Сдерживая колкость, рвущуюся с языка, обнимаю мягкую подушку и утыкаюсь в нее носом. Присутствие этого мужчины настолько рядом волнует меня и будоражит. В голове вертятся странные образы и мысли, которые заставляют меня краснеть до самой кромки волос.
Прижавшись пылающим лицом к прохладному шелку наволочки, хоть как-то пытаюсь остудить свое возбужденное сознание и охладить горящую кожу. Каждый раз, слыша легкое поскрипывание матраса под его телом, шорох переворачиваемых страниц, тихое дыхание, сладкий узел внизу живота стягивается еще плотнее, и волна томления прокатывается по телу так, словно пальцы Рейнхарда пробегают по моей коже, а не по гладкой поверхности листа, который он читает.
Порой мне кажется, что я чувствую его взгляд, и тонкие волоски на затылке становятся дыбом, тогда мое дыхание замирает в предвкушении. Я, словно жду чего-то, жду, что вместо взгляда скользящего по моей спине, скрытой шелком покрывала, пройдется его теплая рука, лаская нежную кожу, задевая чувствительные точки на позвоночнике и пояснице, лелея и поглаживая. А, спустя несколько секунд, ощущение пропадает, и с ним постыдное желание, но лишь для того, чтобы через время появится вновь.
Уму непостижимо, как при таком возбужденном сознании, я таки умудряюсь провалиться в крепкий, лишенный сновидений сон.
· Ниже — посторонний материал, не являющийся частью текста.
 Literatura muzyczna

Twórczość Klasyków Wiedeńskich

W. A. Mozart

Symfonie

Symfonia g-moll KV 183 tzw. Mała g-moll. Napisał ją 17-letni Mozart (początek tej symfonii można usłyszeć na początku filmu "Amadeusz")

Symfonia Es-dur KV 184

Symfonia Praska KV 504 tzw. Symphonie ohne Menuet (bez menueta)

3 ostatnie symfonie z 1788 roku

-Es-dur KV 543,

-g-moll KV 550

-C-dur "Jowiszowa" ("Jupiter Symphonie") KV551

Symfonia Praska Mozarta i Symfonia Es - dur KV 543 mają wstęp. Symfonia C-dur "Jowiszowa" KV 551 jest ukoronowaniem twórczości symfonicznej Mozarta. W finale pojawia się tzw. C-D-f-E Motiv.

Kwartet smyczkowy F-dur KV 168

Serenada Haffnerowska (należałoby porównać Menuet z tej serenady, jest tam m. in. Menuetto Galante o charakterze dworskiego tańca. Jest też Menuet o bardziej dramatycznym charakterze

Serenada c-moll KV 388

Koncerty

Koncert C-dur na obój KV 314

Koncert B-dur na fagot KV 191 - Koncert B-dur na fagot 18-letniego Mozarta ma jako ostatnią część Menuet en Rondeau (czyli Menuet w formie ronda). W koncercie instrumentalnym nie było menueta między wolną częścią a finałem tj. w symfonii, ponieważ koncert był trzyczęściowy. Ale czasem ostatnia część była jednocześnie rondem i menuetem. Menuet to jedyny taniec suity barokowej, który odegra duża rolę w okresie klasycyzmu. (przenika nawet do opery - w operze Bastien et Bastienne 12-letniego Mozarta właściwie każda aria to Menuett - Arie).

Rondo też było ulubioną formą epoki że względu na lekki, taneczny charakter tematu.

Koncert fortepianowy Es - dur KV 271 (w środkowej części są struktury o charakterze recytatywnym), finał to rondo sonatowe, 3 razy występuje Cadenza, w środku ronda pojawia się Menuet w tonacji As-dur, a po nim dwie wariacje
А утро заставляет меня снова краснеть до корней волос, ибо первое, что чувствую после пробуждения это невыносимый обжигающий жар, исходящий от тела, которое я оплела руками и ногами, будто виноградная лоза. Мой нос четко упирается в яремную впадинку между ключицами Рейнхарда, а голова покоится на его груди. Жесткие волоски щекочут нежную кожу лица, и я неосознанно потираюсь щекой о его грудь.
– Доброе утро, – звучит хриплый голос.
Я несмело поднимаю голову и встречаюсь глазами с горящим и слегка насмешливым взглядом герра канцлера, который умудряется до сих пор держать в руках документы и скрупулезно их изучать, несмотря на то, что я так нахально оккупировала его тело.
– Доброе, – сомневаюсь я и потихоньку пытаюсь отползти. Когда это он успел рубашку снять?
Крепкая рука тут же обвивает мою талию и водворяет на место.